Do you have a specific writing style? Preferred POV?

D.J.: I think my best writing is in first person. But The Death of Anyone and Children of the Enemy are in third person past tense, which most readers I think prefer. First person works good as a narrative for a strong character in a short book, but since it can only get into the one character’s head it can get a bit tedious.

How does your environment/upbringing color your writing?

D.J.: I grew up in Detroit, so, for crime or mystery stories I’ve set them in Detroit, which unfortunately has held the Murder Capital of the World title several times. I have also written stories set in Michigan’s Upper Peninsula, where I lived on the Keweenaw Peninsula for a decade. Love it up there, a true wilderness much like Alaska only with smaller mountains. But the winter is extremely long, turbulent and prohibitive.

Share the best review (or a portion) that you’ve ever had.

D.J.: I liked this review left on Amazon:

The Death of Anyone by David Swykert, reads like a Jessie Stone movie, was a true page turner for me.
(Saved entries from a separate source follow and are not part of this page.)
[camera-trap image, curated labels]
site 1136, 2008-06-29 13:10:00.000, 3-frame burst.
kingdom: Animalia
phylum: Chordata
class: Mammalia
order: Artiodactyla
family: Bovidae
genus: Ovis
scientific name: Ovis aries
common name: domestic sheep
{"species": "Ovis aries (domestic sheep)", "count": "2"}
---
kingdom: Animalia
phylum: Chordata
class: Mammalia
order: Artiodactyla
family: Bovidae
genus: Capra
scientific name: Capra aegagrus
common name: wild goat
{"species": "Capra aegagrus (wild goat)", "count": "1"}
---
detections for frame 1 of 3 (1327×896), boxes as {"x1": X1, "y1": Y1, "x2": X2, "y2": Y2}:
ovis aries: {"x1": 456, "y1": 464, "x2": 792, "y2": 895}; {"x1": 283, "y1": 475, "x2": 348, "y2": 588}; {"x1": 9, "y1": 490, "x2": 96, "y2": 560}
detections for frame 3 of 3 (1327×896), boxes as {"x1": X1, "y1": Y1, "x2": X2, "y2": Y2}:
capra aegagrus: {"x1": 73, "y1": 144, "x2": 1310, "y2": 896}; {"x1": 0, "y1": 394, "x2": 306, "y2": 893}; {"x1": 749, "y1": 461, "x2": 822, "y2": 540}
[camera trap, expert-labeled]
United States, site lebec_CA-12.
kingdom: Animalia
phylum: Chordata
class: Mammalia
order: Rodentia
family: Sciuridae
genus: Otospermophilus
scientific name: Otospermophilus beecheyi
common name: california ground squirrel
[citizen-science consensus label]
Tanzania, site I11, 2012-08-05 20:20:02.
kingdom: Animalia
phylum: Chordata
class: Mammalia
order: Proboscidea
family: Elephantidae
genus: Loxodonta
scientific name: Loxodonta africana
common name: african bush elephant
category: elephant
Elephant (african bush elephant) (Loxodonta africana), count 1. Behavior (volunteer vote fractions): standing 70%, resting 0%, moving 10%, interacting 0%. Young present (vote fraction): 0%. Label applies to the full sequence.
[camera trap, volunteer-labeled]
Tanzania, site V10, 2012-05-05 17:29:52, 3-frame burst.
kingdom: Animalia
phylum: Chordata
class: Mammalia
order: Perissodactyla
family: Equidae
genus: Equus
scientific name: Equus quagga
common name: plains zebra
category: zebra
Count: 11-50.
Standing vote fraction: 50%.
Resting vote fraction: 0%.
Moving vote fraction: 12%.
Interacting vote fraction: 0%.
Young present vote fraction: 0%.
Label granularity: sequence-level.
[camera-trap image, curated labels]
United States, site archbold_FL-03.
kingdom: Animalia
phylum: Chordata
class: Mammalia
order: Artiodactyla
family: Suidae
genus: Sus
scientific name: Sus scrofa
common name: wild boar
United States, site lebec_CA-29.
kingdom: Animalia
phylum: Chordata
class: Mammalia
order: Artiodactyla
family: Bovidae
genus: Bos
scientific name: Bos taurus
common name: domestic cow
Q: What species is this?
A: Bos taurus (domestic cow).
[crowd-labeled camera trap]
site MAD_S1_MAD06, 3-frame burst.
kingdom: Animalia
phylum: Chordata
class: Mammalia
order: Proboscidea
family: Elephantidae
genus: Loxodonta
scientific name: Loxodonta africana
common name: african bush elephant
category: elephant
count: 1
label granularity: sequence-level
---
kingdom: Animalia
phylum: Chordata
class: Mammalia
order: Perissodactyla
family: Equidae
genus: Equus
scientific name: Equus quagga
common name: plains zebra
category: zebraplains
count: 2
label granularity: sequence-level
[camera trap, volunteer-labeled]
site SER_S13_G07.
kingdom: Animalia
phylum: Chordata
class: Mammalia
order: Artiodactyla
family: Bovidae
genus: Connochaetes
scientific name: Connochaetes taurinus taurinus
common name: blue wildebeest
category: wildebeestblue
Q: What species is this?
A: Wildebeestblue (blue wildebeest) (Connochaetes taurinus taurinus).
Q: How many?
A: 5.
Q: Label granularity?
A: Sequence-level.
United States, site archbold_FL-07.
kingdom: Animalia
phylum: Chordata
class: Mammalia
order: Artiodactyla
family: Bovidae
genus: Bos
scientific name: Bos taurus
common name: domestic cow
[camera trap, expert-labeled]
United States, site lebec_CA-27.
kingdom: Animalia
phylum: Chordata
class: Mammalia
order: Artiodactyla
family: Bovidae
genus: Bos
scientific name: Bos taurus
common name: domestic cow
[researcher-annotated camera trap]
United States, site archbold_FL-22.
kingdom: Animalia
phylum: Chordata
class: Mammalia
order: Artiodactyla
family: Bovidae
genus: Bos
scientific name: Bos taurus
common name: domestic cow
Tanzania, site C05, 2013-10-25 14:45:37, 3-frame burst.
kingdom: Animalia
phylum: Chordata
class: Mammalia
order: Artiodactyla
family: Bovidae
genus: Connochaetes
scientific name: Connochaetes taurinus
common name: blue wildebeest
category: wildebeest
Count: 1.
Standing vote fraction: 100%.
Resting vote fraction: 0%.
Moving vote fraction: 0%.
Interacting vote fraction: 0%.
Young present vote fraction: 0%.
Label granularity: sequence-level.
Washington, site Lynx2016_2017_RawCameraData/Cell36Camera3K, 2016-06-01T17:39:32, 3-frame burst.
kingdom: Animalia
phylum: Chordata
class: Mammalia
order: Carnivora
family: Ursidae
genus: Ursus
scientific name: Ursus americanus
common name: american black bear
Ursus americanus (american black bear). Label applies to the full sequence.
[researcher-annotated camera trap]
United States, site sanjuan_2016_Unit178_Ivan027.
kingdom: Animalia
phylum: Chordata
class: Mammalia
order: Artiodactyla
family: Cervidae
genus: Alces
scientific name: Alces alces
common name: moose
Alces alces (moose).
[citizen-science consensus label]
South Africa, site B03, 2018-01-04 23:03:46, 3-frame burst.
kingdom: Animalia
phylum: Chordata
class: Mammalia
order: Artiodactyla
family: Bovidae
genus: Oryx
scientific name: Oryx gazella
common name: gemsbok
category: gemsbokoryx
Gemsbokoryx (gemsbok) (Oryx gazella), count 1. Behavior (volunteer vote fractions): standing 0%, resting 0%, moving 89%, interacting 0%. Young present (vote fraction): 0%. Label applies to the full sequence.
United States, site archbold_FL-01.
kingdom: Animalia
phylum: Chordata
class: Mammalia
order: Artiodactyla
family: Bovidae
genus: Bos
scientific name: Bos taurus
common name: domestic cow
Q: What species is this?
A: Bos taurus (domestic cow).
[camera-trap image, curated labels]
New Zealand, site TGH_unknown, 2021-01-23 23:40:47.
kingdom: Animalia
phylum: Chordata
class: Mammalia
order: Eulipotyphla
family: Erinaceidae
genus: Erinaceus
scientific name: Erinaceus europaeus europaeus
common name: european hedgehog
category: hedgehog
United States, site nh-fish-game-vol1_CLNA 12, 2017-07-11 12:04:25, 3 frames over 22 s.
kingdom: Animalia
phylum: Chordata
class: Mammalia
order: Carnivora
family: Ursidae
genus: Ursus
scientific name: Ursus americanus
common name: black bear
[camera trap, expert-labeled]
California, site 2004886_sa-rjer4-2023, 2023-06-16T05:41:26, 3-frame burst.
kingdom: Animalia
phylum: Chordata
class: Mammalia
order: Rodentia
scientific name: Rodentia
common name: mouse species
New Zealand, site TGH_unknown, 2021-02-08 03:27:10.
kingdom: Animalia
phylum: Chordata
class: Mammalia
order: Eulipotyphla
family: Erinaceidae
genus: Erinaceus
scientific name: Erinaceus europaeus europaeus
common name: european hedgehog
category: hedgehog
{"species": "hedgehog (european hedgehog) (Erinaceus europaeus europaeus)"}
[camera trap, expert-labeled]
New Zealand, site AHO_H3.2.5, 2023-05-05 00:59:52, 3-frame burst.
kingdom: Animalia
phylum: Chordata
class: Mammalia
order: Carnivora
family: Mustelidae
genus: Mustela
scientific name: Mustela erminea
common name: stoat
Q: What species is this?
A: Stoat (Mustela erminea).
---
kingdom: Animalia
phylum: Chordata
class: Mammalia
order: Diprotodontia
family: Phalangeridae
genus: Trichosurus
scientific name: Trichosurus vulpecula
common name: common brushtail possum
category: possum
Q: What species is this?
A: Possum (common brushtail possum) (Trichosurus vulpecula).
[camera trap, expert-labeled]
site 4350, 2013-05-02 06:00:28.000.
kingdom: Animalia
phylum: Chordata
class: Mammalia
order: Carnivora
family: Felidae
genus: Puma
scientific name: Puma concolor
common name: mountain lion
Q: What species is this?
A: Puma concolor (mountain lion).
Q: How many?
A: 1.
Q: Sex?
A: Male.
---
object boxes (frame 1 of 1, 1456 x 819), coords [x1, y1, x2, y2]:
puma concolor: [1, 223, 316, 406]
His subject is close to our hearts and the viewpoint is an eye opener. He has interwoven the personal problems of some of his Characters making them real. He also has a flair for writing some romantic scenes that most ladies will find endearing. If you enjoy a mystery, some anxiety and a little romance I would recommend you read The Death of Anyone.

What are your current projects?

D.J.: I have an offbeat/quirky romantic tale titled The Pool Boy’s Beatitude. The book will publish this summer by a small Indie press out of Detroit, Rebel e Publishing. They do have a book distributor and a small print run will be done. It’s the story of an alcoholic physicist who drops out and is cleaning swimming pools to earn a living, skimming what he refers to as the “Infinite Pond.” The story follows the human orbit of Jack Joseph and his trail of broken relationships until he ultimately lands himself in a county jail.

Where can folks learn more about your books and events?

D.J.: I have a page on an artistic collective called: www.magicmasterminds.com You can find information about my work, and me on the site, and see a host of other amazing artists, musicians and writers.

Thanks for joining us today, D.J.!

D.J.: Thanks so much for the opportunity.